Because of the Counter Reformation, Held's family moved in 1628 from his birthplace Guhrau to Fraustadt, 30 km away . His attendance at the grammar school in Thorn is documented around 1637 . From 1637 to 1640 he studied law in Königsberg . About four years followed during which he worked as a lawyer in Szczecin. He had found admission with a great cousin, the Pomeranian court president Sebastian Hempel. When Held was asked by the poet Andreas Tscherning (1611–1659) to continue his studies in Rostock, this first phase of life in Szczecin ended. Around 1647/1648 he finished his law studies at the University of Rostock . He then worked for a short time in East Prussia as a private tutor . Duke Gustav Adolf von Mecklenburg made it possible for him to go on an educational trip that took him to Holland, England and France. He then returned to Fraustadt and worked as a lawyer around 1651. In 1657 he became city secretary in Altdamm near Stettin . From 1658 he was chamberlain and councilor there.

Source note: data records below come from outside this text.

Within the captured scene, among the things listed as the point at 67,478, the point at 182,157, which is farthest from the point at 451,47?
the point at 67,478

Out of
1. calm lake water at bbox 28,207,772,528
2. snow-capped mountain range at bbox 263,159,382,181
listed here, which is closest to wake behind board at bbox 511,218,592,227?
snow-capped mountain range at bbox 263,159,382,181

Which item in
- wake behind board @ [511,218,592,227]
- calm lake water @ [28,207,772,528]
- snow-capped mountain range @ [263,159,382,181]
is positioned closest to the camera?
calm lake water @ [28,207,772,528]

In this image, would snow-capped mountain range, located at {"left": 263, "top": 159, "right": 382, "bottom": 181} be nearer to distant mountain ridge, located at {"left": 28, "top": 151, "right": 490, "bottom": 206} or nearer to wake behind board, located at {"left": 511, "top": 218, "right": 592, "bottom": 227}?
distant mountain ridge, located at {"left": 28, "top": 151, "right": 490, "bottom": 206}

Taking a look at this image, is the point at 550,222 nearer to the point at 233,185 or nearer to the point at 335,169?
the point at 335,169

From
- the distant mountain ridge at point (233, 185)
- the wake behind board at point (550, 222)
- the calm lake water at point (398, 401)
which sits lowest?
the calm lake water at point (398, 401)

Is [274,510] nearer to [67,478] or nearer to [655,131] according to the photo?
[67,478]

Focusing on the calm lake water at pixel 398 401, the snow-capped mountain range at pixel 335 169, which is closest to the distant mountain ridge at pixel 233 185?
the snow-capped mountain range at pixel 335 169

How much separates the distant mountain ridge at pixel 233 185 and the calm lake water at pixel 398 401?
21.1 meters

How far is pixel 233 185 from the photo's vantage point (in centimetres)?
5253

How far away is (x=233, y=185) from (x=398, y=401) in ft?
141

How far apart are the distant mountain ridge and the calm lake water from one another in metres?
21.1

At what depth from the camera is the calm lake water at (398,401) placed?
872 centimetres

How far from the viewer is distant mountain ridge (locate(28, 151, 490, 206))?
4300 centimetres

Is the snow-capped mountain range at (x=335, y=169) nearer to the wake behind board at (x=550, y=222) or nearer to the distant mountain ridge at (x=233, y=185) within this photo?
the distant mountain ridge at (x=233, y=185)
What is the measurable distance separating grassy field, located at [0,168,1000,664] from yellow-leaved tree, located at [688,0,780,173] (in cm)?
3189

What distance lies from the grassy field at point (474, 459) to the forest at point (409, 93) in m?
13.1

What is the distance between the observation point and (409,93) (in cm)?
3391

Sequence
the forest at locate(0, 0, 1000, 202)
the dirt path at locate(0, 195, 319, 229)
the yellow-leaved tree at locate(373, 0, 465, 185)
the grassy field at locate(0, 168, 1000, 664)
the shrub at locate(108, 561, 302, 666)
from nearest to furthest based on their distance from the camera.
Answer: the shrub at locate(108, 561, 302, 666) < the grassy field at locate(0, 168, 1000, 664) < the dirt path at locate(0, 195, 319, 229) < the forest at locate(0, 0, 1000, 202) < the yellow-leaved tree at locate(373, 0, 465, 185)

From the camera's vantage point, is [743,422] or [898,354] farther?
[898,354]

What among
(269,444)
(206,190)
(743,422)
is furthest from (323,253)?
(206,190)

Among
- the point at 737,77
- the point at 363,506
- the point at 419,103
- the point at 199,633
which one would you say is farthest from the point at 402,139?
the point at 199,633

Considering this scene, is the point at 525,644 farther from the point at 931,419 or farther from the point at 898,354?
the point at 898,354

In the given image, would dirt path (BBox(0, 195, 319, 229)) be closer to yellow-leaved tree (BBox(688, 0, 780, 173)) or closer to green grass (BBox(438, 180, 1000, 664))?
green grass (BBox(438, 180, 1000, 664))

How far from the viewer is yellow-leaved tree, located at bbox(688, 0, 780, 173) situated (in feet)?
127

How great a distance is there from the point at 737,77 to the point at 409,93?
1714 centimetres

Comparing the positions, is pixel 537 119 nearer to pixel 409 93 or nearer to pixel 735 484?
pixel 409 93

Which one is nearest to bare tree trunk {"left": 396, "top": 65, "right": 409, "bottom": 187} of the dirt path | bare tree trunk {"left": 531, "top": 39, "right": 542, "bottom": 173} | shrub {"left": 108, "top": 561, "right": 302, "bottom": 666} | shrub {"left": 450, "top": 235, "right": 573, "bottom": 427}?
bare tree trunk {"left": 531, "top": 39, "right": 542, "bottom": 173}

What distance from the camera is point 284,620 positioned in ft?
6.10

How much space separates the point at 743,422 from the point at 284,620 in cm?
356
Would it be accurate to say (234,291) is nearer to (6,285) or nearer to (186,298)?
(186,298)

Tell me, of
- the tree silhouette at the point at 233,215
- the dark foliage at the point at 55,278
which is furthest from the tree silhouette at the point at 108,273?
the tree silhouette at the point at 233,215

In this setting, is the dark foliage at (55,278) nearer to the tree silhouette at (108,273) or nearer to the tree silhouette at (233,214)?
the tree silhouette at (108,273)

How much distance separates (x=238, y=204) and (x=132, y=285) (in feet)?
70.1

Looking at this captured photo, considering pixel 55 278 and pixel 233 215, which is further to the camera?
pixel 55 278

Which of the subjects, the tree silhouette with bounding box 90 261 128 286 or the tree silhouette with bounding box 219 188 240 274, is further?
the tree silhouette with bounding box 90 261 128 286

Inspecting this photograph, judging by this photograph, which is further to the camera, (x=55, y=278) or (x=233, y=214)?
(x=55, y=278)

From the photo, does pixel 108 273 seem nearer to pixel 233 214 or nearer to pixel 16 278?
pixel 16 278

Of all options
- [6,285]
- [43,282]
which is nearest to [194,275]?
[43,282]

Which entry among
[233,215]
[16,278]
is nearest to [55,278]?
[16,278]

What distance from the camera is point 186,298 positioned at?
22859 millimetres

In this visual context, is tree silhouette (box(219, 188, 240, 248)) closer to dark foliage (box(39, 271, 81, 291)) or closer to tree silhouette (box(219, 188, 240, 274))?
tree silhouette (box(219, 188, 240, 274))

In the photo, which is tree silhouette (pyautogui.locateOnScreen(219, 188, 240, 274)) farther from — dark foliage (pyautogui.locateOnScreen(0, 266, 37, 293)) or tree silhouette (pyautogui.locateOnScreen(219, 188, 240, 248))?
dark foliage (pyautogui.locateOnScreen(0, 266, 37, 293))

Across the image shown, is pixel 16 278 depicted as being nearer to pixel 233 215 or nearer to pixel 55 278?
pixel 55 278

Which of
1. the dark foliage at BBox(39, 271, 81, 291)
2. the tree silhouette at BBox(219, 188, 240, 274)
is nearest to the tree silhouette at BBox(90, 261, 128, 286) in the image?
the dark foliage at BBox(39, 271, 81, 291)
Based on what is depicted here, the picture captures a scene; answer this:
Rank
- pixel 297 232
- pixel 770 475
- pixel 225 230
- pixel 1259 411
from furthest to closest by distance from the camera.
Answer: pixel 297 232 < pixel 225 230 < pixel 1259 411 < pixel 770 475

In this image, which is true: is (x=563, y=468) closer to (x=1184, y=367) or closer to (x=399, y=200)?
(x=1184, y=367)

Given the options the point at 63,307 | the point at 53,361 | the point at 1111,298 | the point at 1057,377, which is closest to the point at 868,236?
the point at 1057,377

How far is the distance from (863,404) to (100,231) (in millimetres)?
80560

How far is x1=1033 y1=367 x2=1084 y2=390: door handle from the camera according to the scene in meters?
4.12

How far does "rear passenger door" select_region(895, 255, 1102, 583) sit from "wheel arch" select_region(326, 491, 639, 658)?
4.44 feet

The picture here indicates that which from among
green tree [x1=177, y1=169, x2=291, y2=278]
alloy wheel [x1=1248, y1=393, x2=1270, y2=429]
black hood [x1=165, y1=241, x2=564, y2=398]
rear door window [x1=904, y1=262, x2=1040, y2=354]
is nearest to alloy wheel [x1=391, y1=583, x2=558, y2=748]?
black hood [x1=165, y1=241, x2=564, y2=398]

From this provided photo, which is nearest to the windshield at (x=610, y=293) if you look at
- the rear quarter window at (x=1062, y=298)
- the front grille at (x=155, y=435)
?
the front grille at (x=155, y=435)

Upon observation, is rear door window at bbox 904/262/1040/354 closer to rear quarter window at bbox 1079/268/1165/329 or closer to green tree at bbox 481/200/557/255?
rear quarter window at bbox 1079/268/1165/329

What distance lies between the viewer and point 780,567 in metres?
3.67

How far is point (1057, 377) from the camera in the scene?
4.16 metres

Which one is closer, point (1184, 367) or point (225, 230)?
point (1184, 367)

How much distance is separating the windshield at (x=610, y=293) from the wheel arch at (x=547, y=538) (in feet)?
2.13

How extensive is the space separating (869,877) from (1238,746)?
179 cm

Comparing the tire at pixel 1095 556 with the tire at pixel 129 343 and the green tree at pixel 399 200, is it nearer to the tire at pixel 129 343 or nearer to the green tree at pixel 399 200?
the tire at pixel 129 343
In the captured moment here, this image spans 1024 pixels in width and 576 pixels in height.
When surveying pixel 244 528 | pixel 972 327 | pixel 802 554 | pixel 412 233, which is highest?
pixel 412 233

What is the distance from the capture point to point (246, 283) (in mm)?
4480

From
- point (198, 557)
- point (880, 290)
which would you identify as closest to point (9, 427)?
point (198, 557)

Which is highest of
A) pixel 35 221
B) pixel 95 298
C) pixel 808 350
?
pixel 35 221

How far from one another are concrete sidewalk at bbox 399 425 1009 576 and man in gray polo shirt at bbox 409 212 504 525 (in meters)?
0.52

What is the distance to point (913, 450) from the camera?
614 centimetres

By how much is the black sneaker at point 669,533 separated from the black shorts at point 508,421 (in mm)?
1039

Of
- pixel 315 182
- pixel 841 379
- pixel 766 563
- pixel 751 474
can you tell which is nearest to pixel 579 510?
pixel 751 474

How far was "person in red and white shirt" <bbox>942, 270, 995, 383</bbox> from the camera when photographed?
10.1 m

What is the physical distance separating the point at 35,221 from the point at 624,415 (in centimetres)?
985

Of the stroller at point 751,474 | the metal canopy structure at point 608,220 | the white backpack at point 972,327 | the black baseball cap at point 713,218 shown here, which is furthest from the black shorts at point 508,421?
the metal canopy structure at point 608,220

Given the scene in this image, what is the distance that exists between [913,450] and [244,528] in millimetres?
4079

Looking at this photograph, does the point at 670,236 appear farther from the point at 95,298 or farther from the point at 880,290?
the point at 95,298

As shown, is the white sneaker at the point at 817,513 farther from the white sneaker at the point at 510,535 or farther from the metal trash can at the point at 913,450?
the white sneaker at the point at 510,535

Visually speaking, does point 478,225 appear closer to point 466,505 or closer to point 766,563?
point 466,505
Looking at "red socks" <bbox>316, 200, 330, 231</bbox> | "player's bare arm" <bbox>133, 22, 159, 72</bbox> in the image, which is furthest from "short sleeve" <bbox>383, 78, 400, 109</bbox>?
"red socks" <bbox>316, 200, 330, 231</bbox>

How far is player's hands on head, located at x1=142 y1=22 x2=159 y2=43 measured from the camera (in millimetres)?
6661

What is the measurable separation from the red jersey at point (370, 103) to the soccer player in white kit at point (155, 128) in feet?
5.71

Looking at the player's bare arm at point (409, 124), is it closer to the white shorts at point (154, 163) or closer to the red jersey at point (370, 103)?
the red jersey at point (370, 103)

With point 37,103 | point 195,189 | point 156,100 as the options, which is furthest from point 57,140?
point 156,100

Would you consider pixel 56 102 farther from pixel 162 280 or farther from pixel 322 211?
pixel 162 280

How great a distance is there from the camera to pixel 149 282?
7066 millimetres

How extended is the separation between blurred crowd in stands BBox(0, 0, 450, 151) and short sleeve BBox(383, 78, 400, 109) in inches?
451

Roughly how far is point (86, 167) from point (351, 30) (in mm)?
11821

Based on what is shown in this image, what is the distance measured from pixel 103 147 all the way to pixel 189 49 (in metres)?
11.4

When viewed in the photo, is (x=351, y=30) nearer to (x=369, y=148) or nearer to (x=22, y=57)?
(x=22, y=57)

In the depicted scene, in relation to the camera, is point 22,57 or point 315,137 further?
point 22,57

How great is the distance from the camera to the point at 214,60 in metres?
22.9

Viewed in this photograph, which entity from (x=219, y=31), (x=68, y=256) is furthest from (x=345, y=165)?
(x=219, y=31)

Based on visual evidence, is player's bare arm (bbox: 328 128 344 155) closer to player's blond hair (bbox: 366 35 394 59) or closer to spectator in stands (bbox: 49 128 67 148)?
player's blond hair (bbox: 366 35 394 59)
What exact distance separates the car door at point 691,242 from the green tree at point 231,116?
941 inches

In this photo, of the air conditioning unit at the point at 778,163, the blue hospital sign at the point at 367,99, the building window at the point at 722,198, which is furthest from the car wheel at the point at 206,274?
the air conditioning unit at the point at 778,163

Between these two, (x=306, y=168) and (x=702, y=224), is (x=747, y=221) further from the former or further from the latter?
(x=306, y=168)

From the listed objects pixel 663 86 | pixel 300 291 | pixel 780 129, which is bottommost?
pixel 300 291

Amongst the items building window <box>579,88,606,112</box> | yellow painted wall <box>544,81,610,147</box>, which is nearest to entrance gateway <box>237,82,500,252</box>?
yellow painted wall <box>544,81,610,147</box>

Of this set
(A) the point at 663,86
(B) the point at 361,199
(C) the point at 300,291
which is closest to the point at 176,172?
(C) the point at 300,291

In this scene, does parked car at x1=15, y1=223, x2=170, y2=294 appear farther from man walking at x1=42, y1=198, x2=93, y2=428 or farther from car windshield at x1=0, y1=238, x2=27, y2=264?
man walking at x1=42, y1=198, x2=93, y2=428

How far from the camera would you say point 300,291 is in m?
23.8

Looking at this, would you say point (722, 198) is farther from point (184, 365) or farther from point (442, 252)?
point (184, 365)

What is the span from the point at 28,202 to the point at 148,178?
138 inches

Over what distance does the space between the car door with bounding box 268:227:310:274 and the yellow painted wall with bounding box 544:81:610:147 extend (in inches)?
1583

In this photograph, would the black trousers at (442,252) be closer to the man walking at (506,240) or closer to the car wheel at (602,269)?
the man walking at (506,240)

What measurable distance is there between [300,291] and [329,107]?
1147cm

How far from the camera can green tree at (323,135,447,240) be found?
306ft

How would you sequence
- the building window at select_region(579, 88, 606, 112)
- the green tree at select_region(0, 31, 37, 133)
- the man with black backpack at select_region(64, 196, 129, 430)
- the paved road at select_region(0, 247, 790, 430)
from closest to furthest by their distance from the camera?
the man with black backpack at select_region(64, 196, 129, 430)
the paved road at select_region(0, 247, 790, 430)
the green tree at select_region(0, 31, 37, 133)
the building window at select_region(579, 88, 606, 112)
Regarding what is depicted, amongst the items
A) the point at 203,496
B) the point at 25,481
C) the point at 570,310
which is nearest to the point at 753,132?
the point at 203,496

His poetic work can be assigned to the First Silesian School of Poetry .

The present Evangelical Hymnbook (EG) contains the Advent song written by Held, thank God through all the world (No. 12) and the Pentecost song Come, o come, you spirit of life (No. 134).

Works

  • Come, come, you spirit of life ( EG 134)

literature

Individual evidence

  1. From Hempel nr 1669 (Retrieved March 4, 2019.)
  2. ^ A b Kulturportal West Ost: Held, Heinrich . (Accessed March 4, 2019.)
  3. A royal Prussian noble renovation and knighthood with the same coat of arms and the title of Hagelsheim , was then granted to Benjamin Gottfried Held, Lord of Kapatschütz near Trebnitz , on March 8, 1759 . See GHdA , Adelslexikon , Volume V, Volume 84 of the complete series, Limburg an der Lahn 1984, p. 90 f.
  4. Wolfgang Herbst (ed.): Wer ist wer im Gesangbuch , Göttingen 2001, p. 137 f.